The self-perceived absolute lifetime risk of developing gastric cancer in FDRs of gastric cancer patients was recorded as 54%, and 84% of the FDRs of gastric cancer patients realized that the earlier gastric cancer is detected, the higher the cure rate is [24]. This high self-perceived absolute lifetime risk of gastric cancer and understanding of the early diagnosis and treatment of gastric cancer may lead such individuals to assume that the interval between screenings is short, which may lead to a change in screening frequency from once every 3 years to once a year also having a great influence on the selection of screening programmes. The literatures on the optimal frequency of gastric cancer screening are limited. In South Korea and Japan, gastric cancer screening is conducted every 2 years [42, 43]. Chinese experts have recommended a certain frequency of gastric cancer screening with endoscopy [20], but people’s satisfaction with frequency and acceptance of this frequency are not yet known, and no recommendations have been made on the frequency of screening with serological methods. According to our results, gastric cancer screening for FDRs of gastric cancer patients once a year may improve their participation in and satisfaction with gastric cancer screening. In addition, including cancer screening under medical insurance coverage and increasing reimbursement rates can promote participation in gastric cancer screening. However, as China is a developing country with a large population, cancer screening cannot be included in medical insurance in the near future, as this will require considerable financial support.
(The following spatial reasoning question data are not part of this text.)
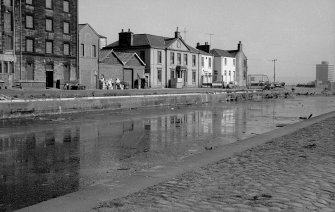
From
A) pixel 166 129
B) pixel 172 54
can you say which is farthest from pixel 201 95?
pixel 172 54

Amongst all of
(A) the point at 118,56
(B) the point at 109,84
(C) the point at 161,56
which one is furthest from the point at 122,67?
(C) the point at 161,56

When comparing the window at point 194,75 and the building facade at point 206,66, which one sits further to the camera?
the building facade at point 206,66

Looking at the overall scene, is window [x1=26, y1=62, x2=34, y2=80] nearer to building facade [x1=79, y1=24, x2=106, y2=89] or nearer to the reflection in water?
building facade [x1=79, y1=24, x2=106, y2=89]

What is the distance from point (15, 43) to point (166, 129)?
31096mm

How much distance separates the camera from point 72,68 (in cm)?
4828

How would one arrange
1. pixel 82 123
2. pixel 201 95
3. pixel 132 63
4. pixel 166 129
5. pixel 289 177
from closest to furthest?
pixel 289 177 < pixel 166 129 < pixel 82 123 < pixel 201 95 < pixel 132 63

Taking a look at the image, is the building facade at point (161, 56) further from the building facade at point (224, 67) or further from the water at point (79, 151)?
the water at point (79, 151)

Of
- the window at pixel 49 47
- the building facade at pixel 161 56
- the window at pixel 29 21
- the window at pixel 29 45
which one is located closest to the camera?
the window at pixel 29 45

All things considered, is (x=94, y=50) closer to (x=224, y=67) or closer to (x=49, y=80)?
(x=49, y=80)

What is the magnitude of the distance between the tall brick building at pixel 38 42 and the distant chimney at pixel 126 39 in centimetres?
1474

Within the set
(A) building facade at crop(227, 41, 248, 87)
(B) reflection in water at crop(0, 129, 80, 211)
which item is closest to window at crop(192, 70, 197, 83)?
(A) building facade at crop(227, 41, 248, 87)

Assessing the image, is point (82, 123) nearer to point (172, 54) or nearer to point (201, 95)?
point (201, 95)

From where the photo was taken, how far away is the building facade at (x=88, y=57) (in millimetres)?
49812

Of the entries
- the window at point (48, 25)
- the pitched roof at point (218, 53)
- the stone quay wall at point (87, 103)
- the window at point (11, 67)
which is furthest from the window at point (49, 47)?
the pitched roof at point (218, 53)
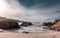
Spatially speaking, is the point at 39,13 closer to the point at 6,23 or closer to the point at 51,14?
the point at 51,14

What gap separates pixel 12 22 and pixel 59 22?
186 centimetres

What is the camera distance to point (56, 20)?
15.4 ft

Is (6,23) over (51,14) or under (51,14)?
under

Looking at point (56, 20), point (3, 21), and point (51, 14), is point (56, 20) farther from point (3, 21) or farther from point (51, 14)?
point (3, 21)

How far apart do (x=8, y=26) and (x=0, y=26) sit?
0.29m

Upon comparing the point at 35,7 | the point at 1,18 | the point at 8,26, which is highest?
the point at 35,7

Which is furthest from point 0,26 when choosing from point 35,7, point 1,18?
point 35,7

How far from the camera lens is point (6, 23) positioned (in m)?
3.89

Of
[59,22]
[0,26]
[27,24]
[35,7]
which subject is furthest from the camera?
[27,24]

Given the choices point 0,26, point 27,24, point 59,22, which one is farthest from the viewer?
point 27,24

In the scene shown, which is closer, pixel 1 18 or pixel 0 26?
pixel 0 26

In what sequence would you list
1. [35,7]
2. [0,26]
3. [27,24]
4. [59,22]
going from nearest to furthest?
[0,26] → [35,7] → [59,22] → [27,24]

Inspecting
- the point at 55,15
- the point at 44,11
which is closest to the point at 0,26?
the point at 44,11

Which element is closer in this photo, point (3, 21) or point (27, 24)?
point (3, 21)
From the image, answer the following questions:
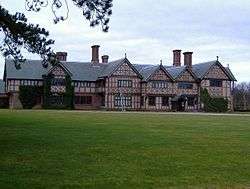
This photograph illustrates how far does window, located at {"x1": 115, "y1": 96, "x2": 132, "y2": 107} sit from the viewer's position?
241ft

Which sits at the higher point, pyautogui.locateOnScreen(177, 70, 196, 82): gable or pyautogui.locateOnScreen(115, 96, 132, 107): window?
pyautogui.locateOnScreen(177, 70, 196, 82): gable

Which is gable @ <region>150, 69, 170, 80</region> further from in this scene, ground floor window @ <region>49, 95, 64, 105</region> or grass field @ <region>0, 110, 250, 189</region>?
grass field @ <region>0, 110, 250, 189</region>

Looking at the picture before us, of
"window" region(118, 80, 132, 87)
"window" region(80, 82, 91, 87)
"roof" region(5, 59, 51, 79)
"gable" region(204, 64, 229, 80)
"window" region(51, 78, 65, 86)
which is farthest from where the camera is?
"gable" region(204, 64, 229, 80)

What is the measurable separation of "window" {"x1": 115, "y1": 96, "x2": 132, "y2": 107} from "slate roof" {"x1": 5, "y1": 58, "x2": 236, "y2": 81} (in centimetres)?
360

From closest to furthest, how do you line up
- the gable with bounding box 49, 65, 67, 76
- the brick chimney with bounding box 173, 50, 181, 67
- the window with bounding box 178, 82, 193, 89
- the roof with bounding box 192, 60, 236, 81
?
the gable with bounding box 49, 65, 67, 76, the window with bounding box 178, 82, 193, 89, the roof with bounding box 192, 60, 236, 81, the brick chimney with bounding box 173, 50, 181, 67

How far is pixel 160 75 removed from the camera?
74.6m

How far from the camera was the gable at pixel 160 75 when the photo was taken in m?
74.0

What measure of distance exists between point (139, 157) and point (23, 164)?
341 cm

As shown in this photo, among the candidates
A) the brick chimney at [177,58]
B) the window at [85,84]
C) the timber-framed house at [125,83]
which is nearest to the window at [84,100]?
the timber-framed house at [125,83]

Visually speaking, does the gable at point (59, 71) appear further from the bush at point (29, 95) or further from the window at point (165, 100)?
the window at point (165, 100)

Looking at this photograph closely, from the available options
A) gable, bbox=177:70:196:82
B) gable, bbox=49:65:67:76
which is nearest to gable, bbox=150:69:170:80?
gable, bbox=177:70:196:82

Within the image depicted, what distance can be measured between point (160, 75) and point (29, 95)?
18.7 m

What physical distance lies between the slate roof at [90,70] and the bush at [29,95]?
1.66m

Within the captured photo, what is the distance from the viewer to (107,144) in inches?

Fortunately, reducing the waiting time for screening can also facilitate the use of screening options. From the results of our research and the current situation in China, we put forward the following suggestions:

  1. 1.

    Data mining models can be used to conduct a preliminary screening once a year for female FDRs of gastric cancer patients and for FDRs of gastric cancer patients without screening experience, and then further endoscopic examination and pathological biopsy can be performed for the selected high-risk population.

  2. 2.

    For FDRs of gastric cancer patients with screening experience, gastric cancer screening can be carried out once a year with endoscopy.

  3. 3.

    Set up more gastric cancer screening institutions to evacuate the screening population, and develop applications to allow people undergoing gastric cancer screening to make appointments and understand the precautions for gastric cancer screening on the application to reduce the waiting time for screening.
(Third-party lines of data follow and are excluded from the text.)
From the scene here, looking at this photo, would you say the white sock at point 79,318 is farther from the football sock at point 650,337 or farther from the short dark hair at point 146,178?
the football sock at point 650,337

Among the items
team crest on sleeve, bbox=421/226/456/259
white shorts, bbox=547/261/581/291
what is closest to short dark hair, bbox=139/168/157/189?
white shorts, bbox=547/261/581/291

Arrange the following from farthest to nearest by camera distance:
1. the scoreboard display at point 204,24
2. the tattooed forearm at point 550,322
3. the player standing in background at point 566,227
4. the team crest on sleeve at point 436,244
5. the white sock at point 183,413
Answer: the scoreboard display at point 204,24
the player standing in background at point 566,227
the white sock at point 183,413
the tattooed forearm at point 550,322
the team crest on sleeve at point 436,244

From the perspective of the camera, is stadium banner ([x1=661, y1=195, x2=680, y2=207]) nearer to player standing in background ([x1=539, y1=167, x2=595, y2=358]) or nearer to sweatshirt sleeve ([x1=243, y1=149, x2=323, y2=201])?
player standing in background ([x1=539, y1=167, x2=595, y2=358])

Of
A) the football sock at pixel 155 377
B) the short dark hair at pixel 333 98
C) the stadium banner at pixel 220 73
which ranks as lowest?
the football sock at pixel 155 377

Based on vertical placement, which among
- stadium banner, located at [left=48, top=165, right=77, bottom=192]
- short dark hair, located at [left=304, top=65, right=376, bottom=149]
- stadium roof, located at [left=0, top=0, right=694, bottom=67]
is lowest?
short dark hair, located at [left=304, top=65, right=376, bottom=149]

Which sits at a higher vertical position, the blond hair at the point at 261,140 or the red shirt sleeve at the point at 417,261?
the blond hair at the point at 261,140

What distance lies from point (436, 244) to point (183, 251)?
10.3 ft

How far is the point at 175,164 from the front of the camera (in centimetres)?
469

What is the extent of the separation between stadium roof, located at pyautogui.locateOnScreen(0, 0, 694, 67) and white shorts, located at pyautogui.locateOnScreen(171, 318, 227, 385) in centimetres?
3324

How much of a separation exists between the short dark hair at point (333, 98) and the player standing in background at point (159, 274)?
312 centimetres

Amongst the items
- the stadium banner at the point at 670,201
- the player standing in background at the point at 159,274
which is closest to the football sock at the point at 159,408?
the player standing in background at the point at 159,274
Our sample of participants was collected from five provinces in China, reducing bias from sampling and improving the objectivity of our results. Our study also presents some limitations. First, similar to other DCEs, our study explored the stated preferences of the FDRs of gastric cancer patients for gastric cancer screening, and we cannot verify the degree of consistency between stated preferences and revealed preferences. Second, the preferences of FDRs of gastric cancer patients for gastric cancer screening were assessed under the Chinese gastric cancer screening system, which limits the generalizability of our results to other countries. However, the results of our study have valuable implications for improving gastric cancer screening systems in China and other developing countries.

Conclusion

The formulation of gastric cancer screening strategies should be rooted in people’s preferences. The influence of sex differences and screening experience on the preferences of people undergoing screening should be considered, and screening strategies should be formulated according to local conditions to help them play a more influential role.